The combination has taken its toll.

Jewish voters are the evangelicals of 2008, the holy grail of the electorate, and an ungodly amount of news ink has been spilled on Obama’s “Jewish problem.”

Back in the spring, it seemed more like media groupthink than plausible pitfall. But the reality is that only one Democratic nominee since the Jewish political realignment under FDR has received less than 60 percent of the Jewish vote (President Jimmy Carter in 1980) — and polls from Gallup and the American Jewish Committee show Obama struggling to achieve even that minimum level of support.

“If Barack Obama doesn’t become the next president of the United States, I’m gonna blame the Jews,” comedian Sarah Silverman says in a public service announcement for The Great Schlep, which last weekend sent about 100 Jews from around the country to Florida to convince their bubbes and zadies to vote for Obama. (See story page 18.)

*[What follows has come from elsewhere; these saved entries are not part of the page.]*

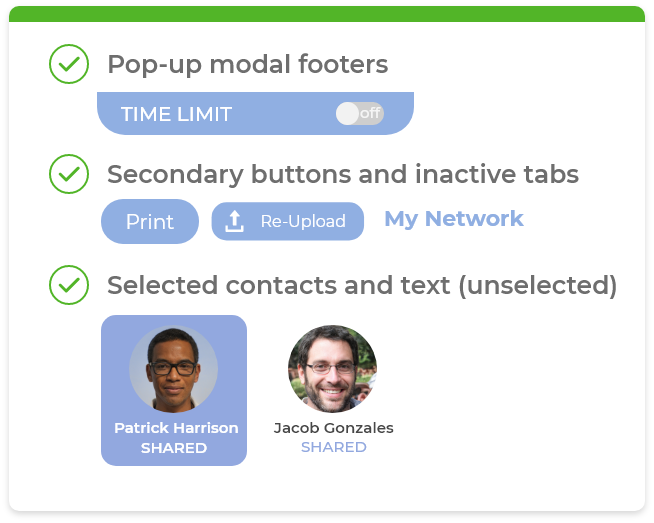 Pop-up modal footers

TIME LIMIT off

Secondary buttons and inactive tabs

Print Re-Upload My Network

Selected contacts and text (unselected)

Patrick Harrison
SHARED

Jacob Gonzales
SHARED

While oddsmakers say they expect Obama to be at least on par on Election Day with past Democratic candidates — if not receiving the 80 percent of the Jewish vote of Gore-Lieberman, certainly 70 percent or above — many Jews, Republicans and Democrats, leaders and laypeople, remain unconvinced.

“It terrifies me,” said Rabbi Sharon Brous, spiritual leader of IKAR and one of the 300 members of Rabbis for Obama.

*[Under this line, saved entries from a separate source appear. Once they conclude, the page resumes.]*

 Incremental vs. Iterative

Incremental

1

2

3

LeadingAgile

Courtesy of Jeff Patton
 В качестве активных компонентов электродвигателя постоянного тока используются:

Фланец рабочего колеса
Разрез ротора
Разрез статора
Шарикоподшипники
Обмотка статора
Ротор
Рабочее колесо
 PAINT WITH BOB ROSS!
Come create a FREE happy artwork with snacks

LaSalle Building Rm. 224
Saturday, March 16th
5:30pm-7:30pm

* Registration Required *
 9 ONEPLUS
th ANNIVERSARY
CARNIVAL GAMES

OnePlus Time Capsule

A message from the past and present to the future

Brous’ fear is shared by many Obama supporters. Talk with the candidate’s backers about the election, and you hear optimism tinged with terror, their hope for a new American future bridled by a tight presidential race and anxiety at the possibility of another four years with a Republican in the White House. Many of McCain’s supporters, by contrast, can’t imagine a United States led by a liberal who would, as Palin repeated several times recently, “pal around with terrorists.”

The contest has split the country and the Jewish community. Feelings of anger and division have only intensified as the tactics of the campaigns, and their proxies, have gotten nastier.

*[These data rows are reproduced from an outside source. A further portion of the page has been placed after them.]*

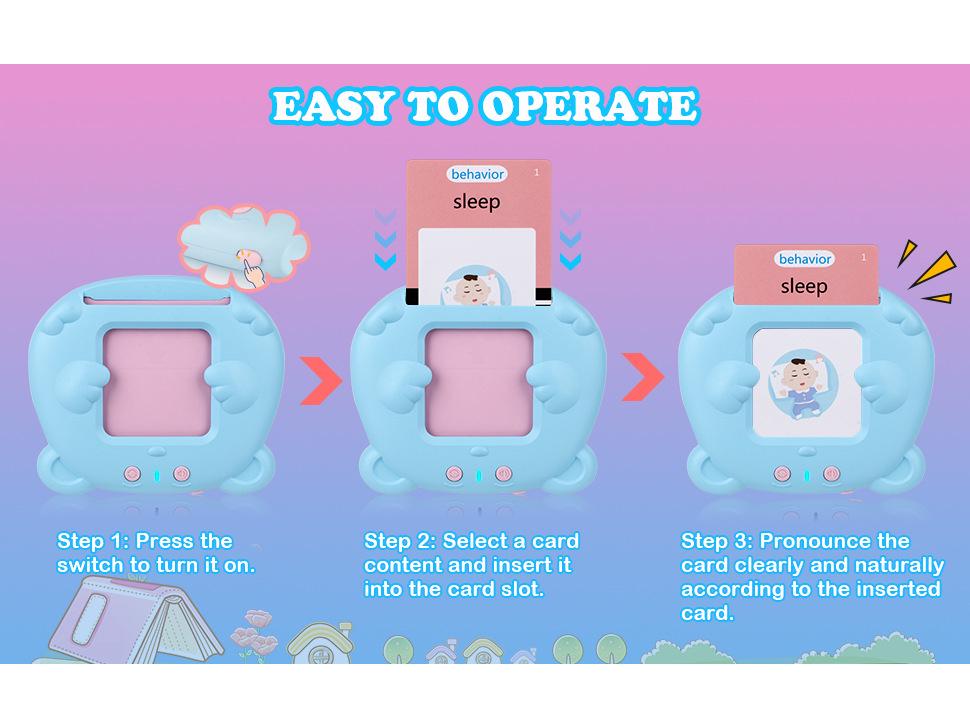 EASY TO OPERATE

behavior 1
sleep

behavior 1
sleep

Step 1: Press the switch to turn it on.

Step 2: Select a card content and insert it into the card slot.

Step 3: Pronounce the card clearly and naturally according to the inserted card.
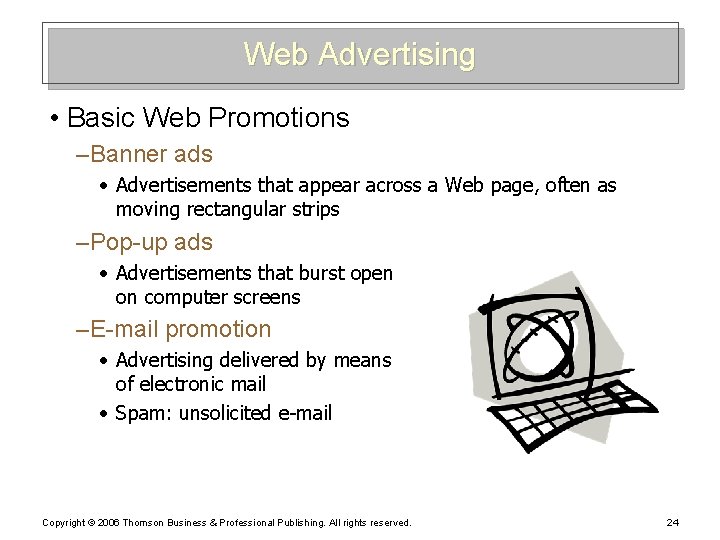 Web Advertising

• Basic Web Promotions

–Banner ads

• Advertisements that appear across a Web page, often as moving rectangular strips

–Pop-up ads

• Advertisements that burst open on computer screens

–E-mail promotion

• Advertising delivered by means of electronic mail

• Spam: unsolicited e-mail

Copyright © 2006 Thomson Business & Professional Publishing. All rights reserved.

24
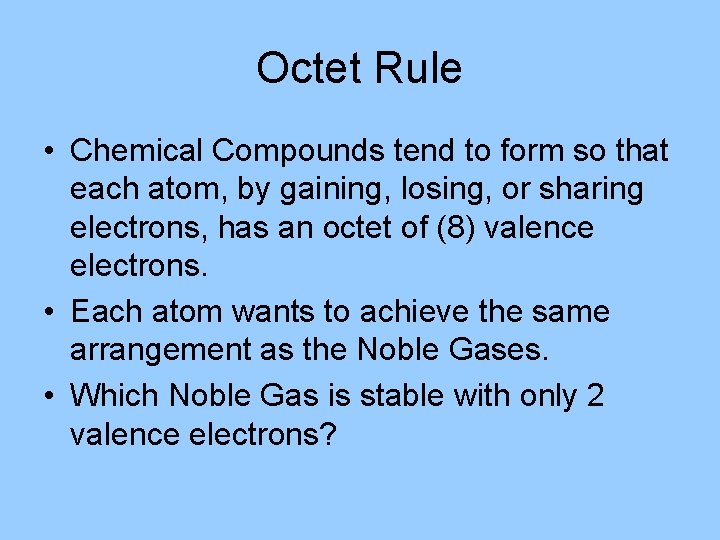 Octet Rule

• Chemical Compounds tend to form so that each atom, by gaining, losing, or sharing electrons, has an octet of (8) valence electrons.

• Each atom wants to achieve the same arrangement as the Noble Gases.

• Which Noble Gas is stable with only 2 valence electrons?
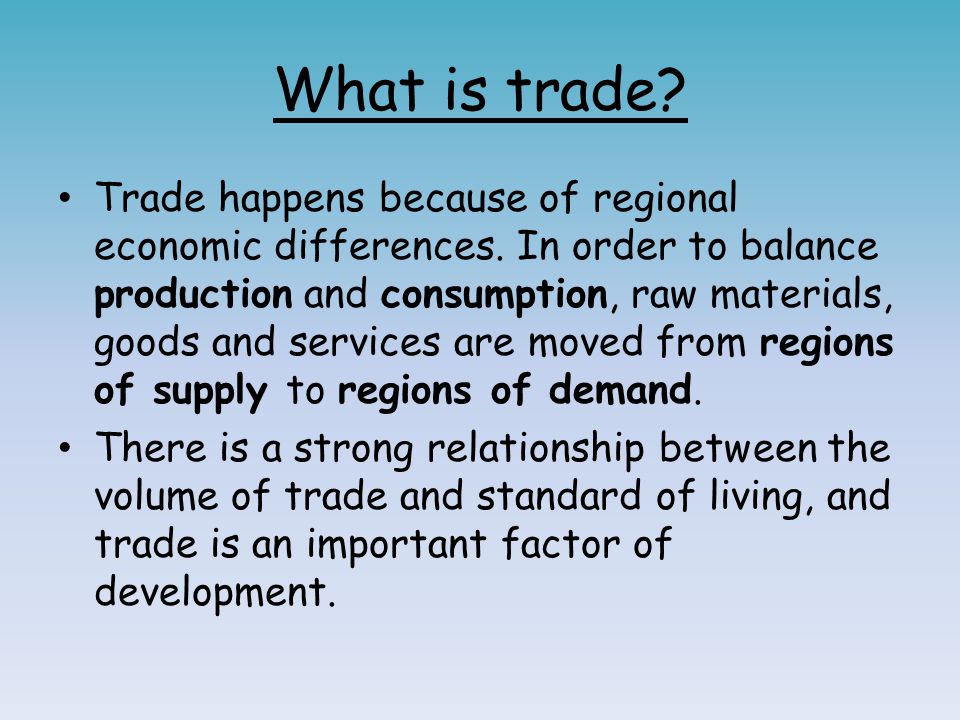 What is trade?

• Trade happens because of regional economic differences. In order to balance production and consumption, raw materials, goods and services are moved from regions of supply to regions of demand.

• There is a strong relationship between the volume of trade and standard of living, and trade is an important factor of development.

“One of the most depressing developments from the past months has been the barrage of negative information I am getting from both sides of the Jewish community,” a middle-age man said during a town hall discussion of the election at Temple Israel of Hollywood on Yom Kippur. “It’s just which hot-button issue is going to scare people to action. Not only is this not enlightening, but it speaks incredibly poorly to what the Jewish strategists think of the Jewish community.”

To be sure, the Jewish vote, like any other group, cannot be counted on to vote as a bloc, but reading the tea leaves this year has become more difficult because of the unknowns of race, let alone the economy.

Obama supporters have said that at least some Jews supporting McCain do so because they can’t bring themselves to vote for a black man. McCain backers have said their liberal co-religionists are putting domestic issues, on which McCain is to the right of the non-Orthodox Jewish community, ahead of Israel and, by extension, national security.

“This is not an election where Jews feel they can wholeheartedly embrace either candidate,” said Jonathan Sarna, a professor of American Jewish history at Brandeis University. “I’ve had this conversation numerous times, particularly with older people. But at some point you have to make a decision, and I doubt Jews will sit out this election.”

So how will they vote? Plenty of predictions have been made — Sarna anticipates Obama getting a “strong majority”; Michael Berenbaum, an adjunct professor of theology at American Jewish University, guarantees 70-30 favoring the Democrat, at worst. A few doubt the incumbent Republican Party can escape the election without losing voters angry about the plummeting economy, and even Weekly Standard Editor William Kristol has said McCain’s presidential hopes are probably doomed.

But, of course, it’s all a betting game until Nov. 4.